Adams Real Time Applications: Hardware in the Loop Testing for Controls Development

Adams Real Time Applications: Hardware in the Loop Testing for Controls Development
26
Mar

We continue our Real Time blog series with a focus on Applications of Adams Real Time. The previous blogs in this series can be found here (Blog1, Blog2).

Modern engineering systems are becoming increasingly complex and multidisciplinary. Consider the automotive industry, for example, a domain that has traditionally been mechanical engineering focused. Trends related to autonomy, electrification, and connectivity have necessitated the inclusion of more electronics and software, thus fundamentally transforming the industry. This transformation imposes a fundamental challenge when it comes to verifying and validating vehicle design. Electronic Control Units (ECU’s) that control, regulate and alter an automotive subsystem using embedded software have a myriad of inputs and outputs, which makes testing for standard and atypical driving scenarios a challenge. Furthermore, testing these subsystems on a fully assembled prototype is expensive and runs the risk of propagating issues far into the development cycle.

Can engineers ensure reliable, timely, and cost-effective testing practices for controls development?
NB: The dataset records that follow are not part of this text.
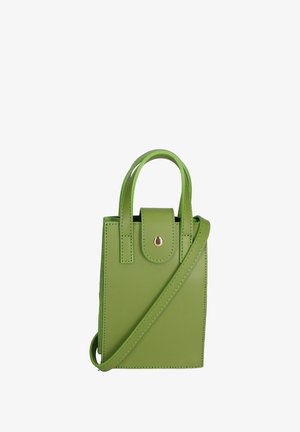 Grüne Handtasche aus Kunstleder mit rechteckiger Form, kurzen Griffen und einem langen abnehmbaren Trageriemen. Verfügt über einen Klappenverschluss und goldene Akzente.
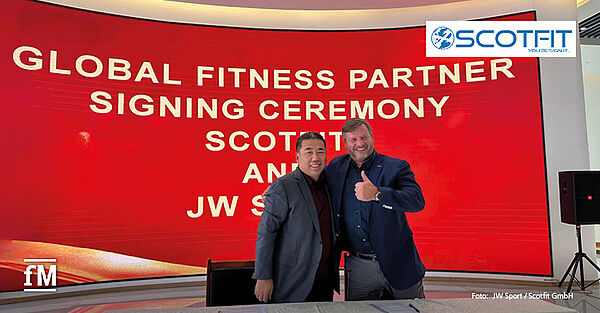 Jimmy Andrew, Geschäftsführer und Gründer von Scotfit (r.), bei der Vertragsunterzeichnung mit Mr. Zhao, CEO von JW Sport, in Dezhou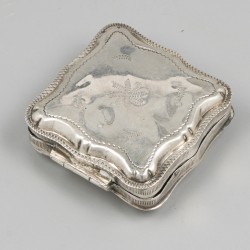 Pepermuntdoosje zilver.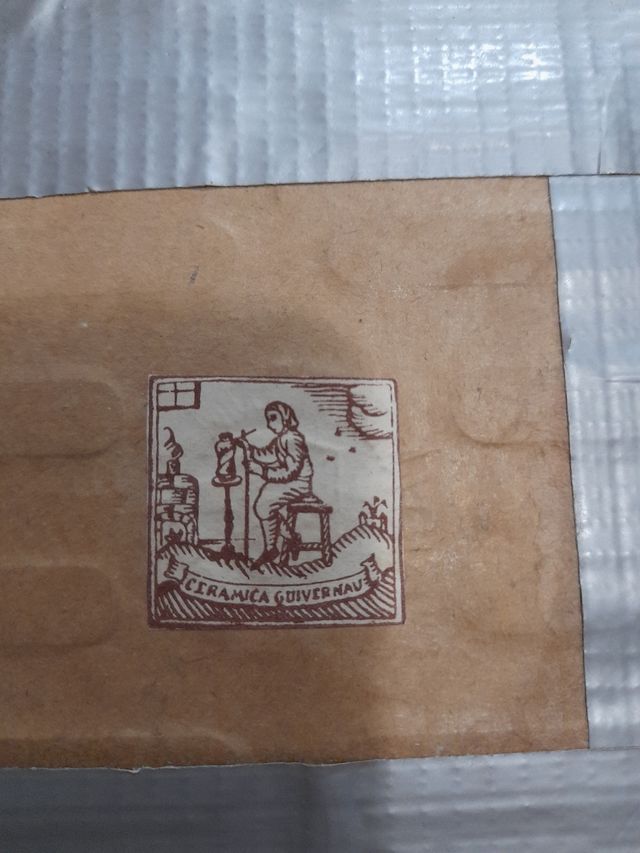 Piastrella incorniciata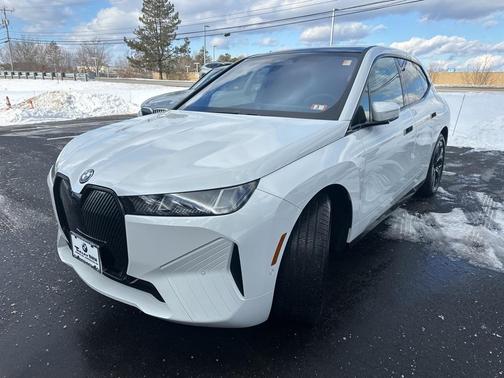 2026 BMW iX xDrive45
Hardware in the loop (HIL) testing technique provides a solution by connecting the real signals from an ECU with a virtual model of the system under test. HIL makes testing less dependent on prototype availability. Engineers can then test their systems as early and as often as possible, exposing potential issues upfront in the development cycle.
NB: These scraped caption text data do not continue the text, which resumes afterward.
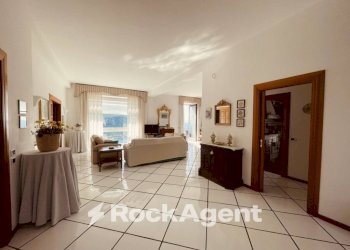 Salone - Stabile - Palazzo corso Filangieri, 129, Vico Equense - foto 10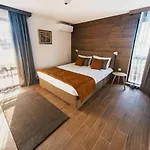 Seven Springs Hotel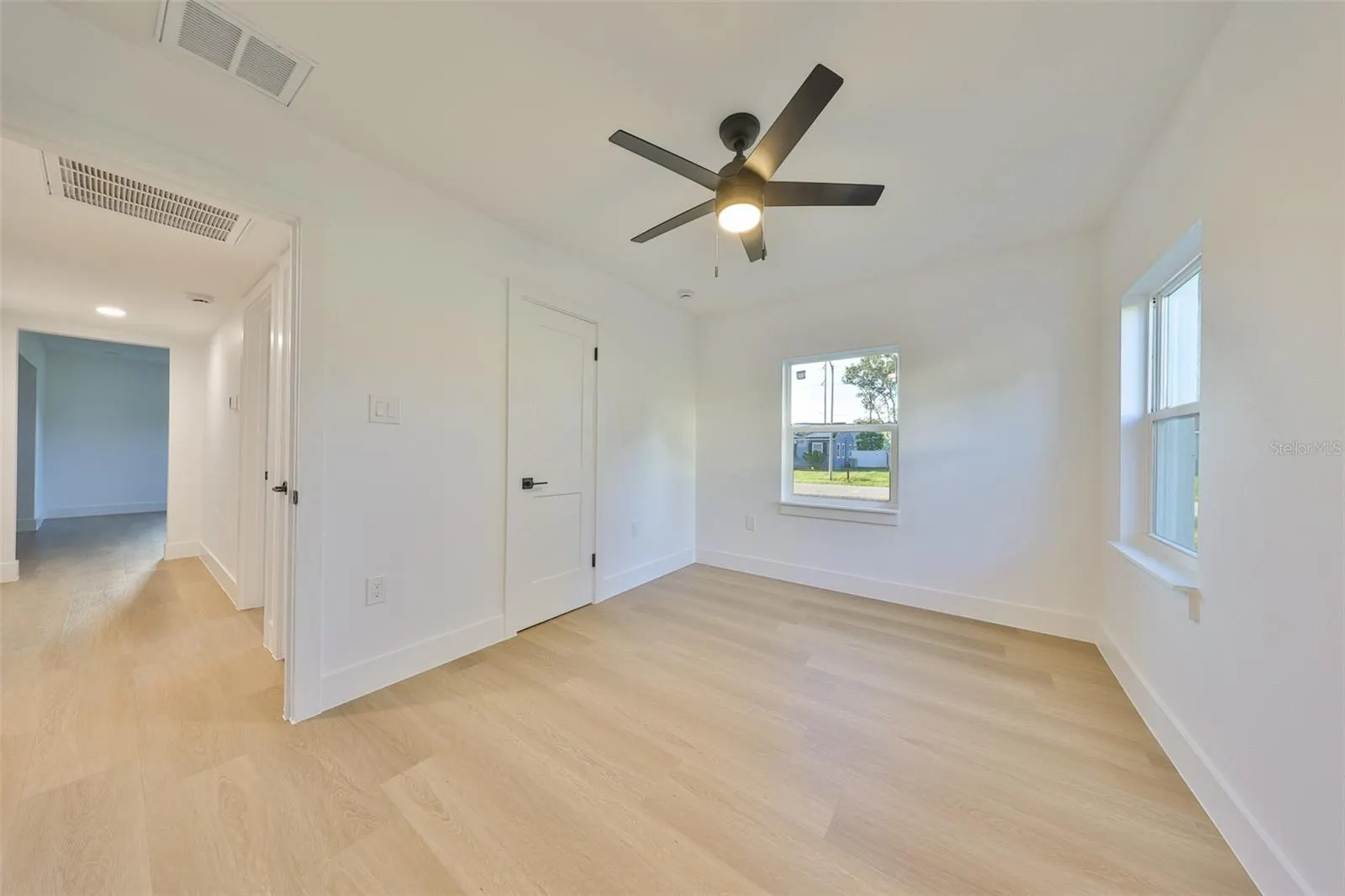 2125 W FERRIS AVE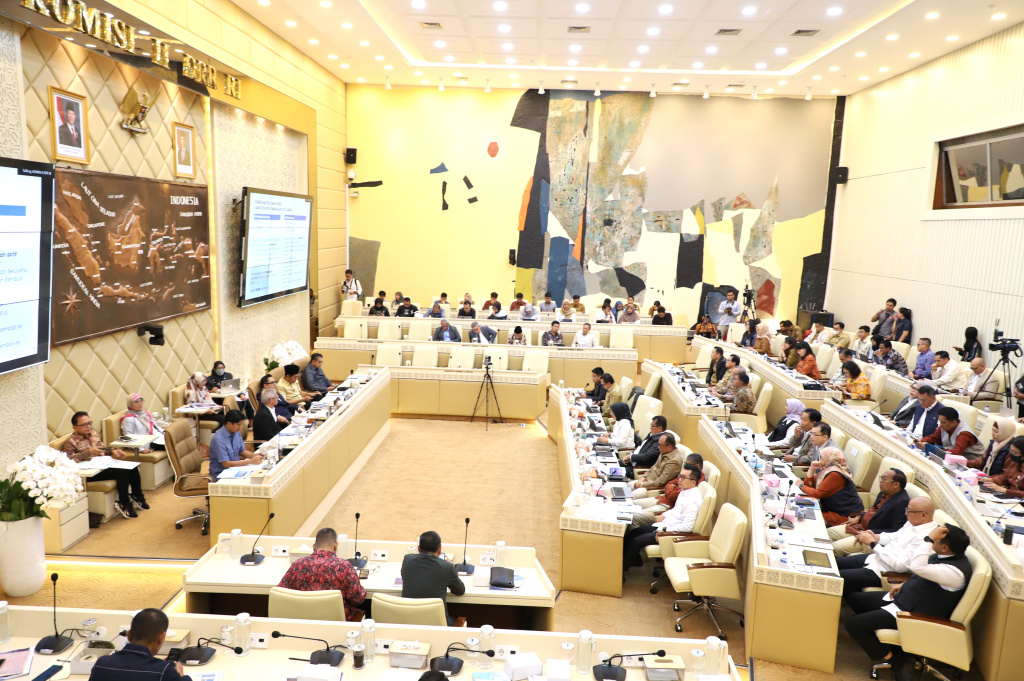 Komisi II DPR menggelar Rapat Kerja dengan MenPANRB, Wamendagri dan Kepala BKN penanganan pascabencana di Sumatera (Ashar/SinPo.id)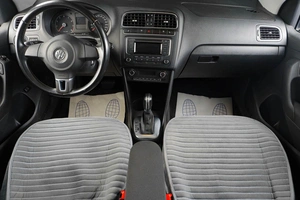 Седан Volkswagen Polo 2013 года, 1019000 рублей, Тюмень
Since the goal is to test the ECU under realistic virtual stimuli, the model of the system needs to respond in real-time. Adams Real Time brings the time-tested benefits of Adams to applications, where a real-time model is required.
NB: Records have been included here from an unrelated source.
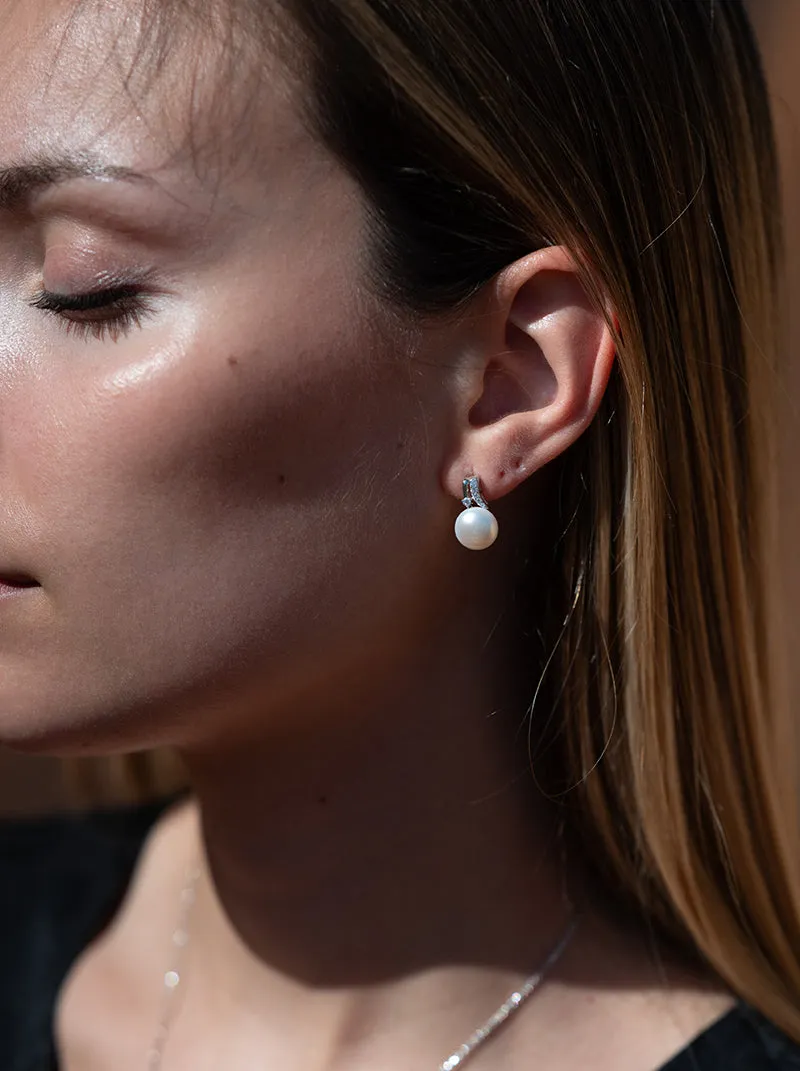 Pendientes perlas con carril de circonitas y plata lisa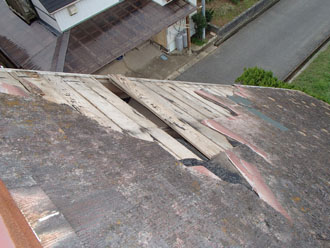 破損した屋根 破損した屋根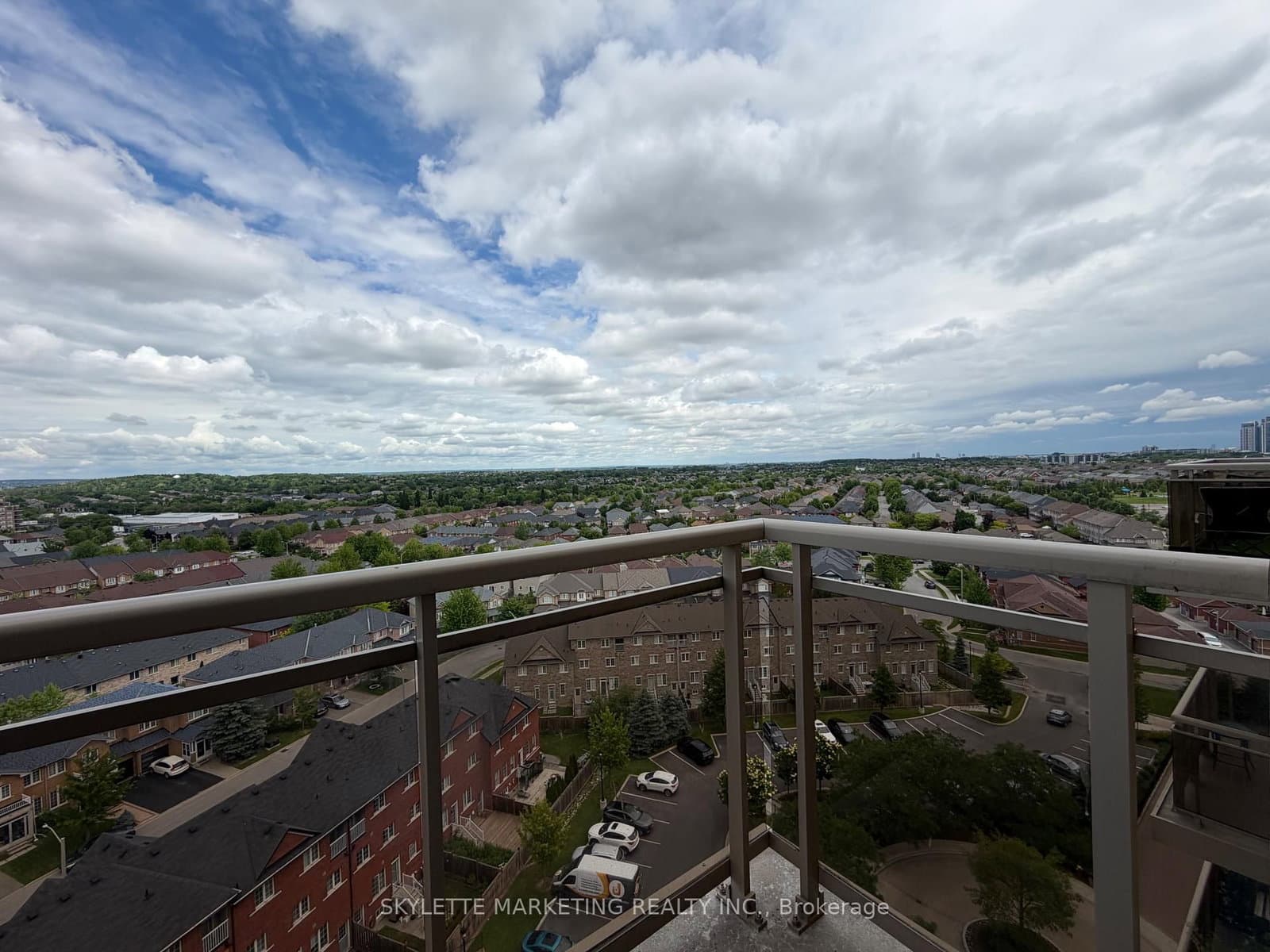 75 King William Crescent, Unit Ph13 thumbnail 9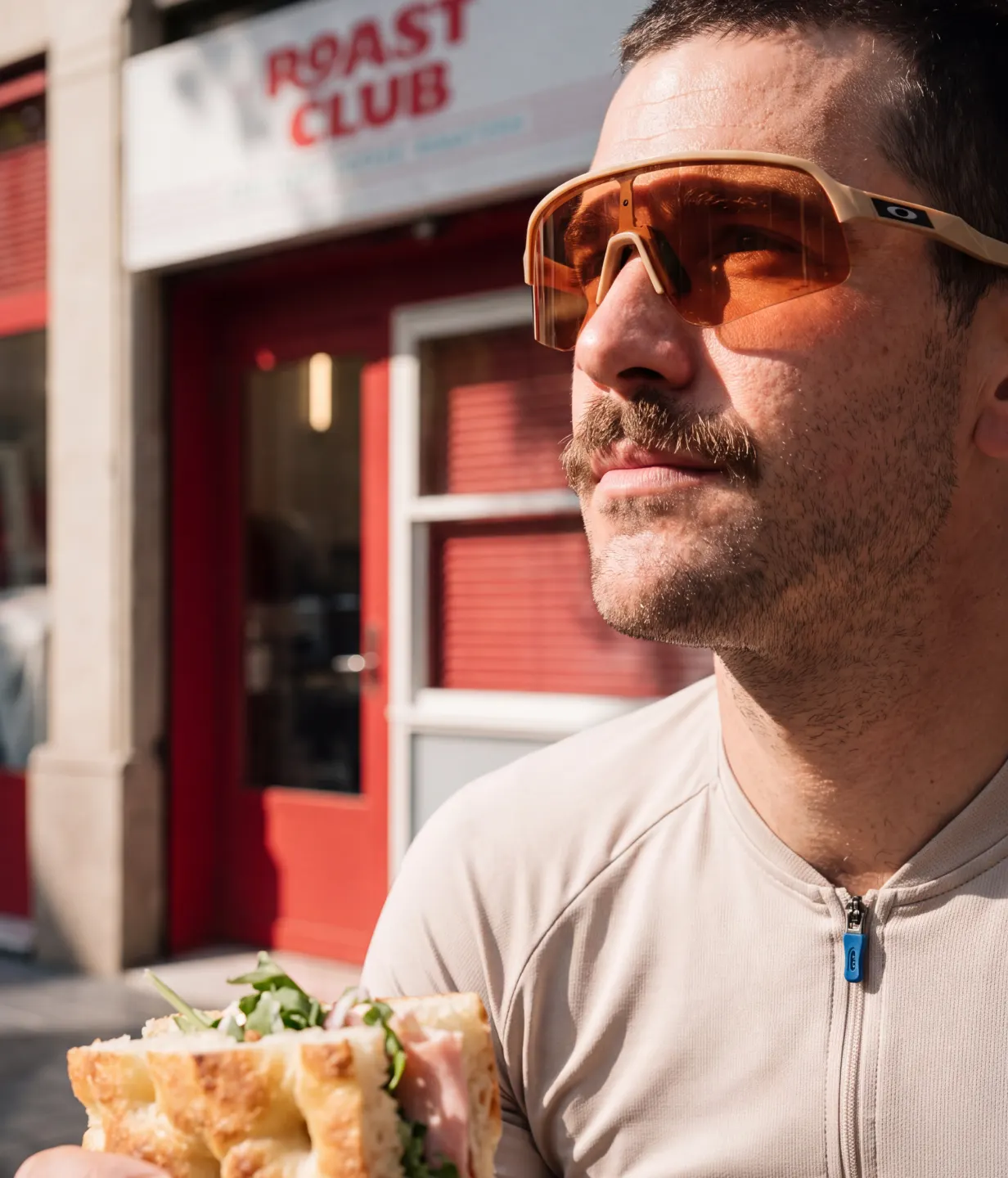 Cliente con gafas de sol frente al local de Roast Club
As shown in the schematic, a real time Adams model emulates the actual vehicle or vehicle subsystem and interacts with the real I/O from the ECU. The model resides on a real time platform that contains high performance processor technology and raid I/O capabilities. A more detailed representation of a HIL environment with an integrated Adams Ream Time model is shown below.

Processor boards run the Adams model in Real Time and simulate the vehicle states. The real time model is connected to the ECU via I/O interfaces and signal conditioning systems on the HIL platform. The model provides real sensor loads to the ECU, and the ECU, in turn, offers real actuator loads to the model through the I/O interfaces.

HIL provides a scale able and repeatable process for ECU testing and controls development. Since a virtual vehicle dynamics model is in the loop, engineers can test beyond the range of certain ECU parameters and safely investigate off-normal cases. Similarly, extreme events associated with failure can be investigated. For example, signal faults, e.g., open/shorted conditions, could be intentionally introduced between the model and the ECU to test for acceptable responses for these fault conditions.

How can Adams Real Time aid controls development?

The suggested usage of MBD modeling approaches, such as Adams, to simulate vehicle states in HIL is not novel. However, real-time compliant vehicle dynamics models for HIL integration have traditionally involved a low number of Degrees of Freedom (DOF), around 20. Such models are typically used to characterize the behavior of the vehicle via lookup tables. While these Reduced Order Models (ROMs) are a valid approach, with Adams Real Time compromising on the number of DOF’s is no longer a requirement. Readily available high-performance computing and advances in engineering simulation techniques have now made predictive higher fidelity real-time simulations possible, providing more valuable insights for controls development.

MSC Software has designed Adams Real Time to preserve the topology and parametrics of the MBD-modelled system in real-time applications. This makes it possible to maintain elements such as hardpoints, joints, springs, dampers, and bushings and make changes to the modeled vehicle configuration without the need to calibrate a new ROM for every change. As such, the model can capture higher frequency characteristics in the system responses and replicate real-world ECU testing scenarios. Since the Adams model is parametric, the ECU can be tested against different virtual vehicle configurations rapidly. More robustness, enhanced efficiencies!

Adams is synonymous with vehicle systems optimization and is the prevailing modeling standard during the vehicle design phase. Adams Real Time now provides you the opportunity to use your existing vehicle modeling assets during the vehicle testing and calibration phases. Adopting a single modeling approach for both real-time and non-real time applications consolidates toolchains, provides consistency and eliminates error-prone model translations between different tools. This approach also makes it possible to validate control systems very efficiently and has the potential to remove weeks from a typical vehicle development program.

In upcoming blogs, we will expand on these Adams Real Time differentiators and benefits through actual vehicle applications such as stability control and anti-lock braking systems.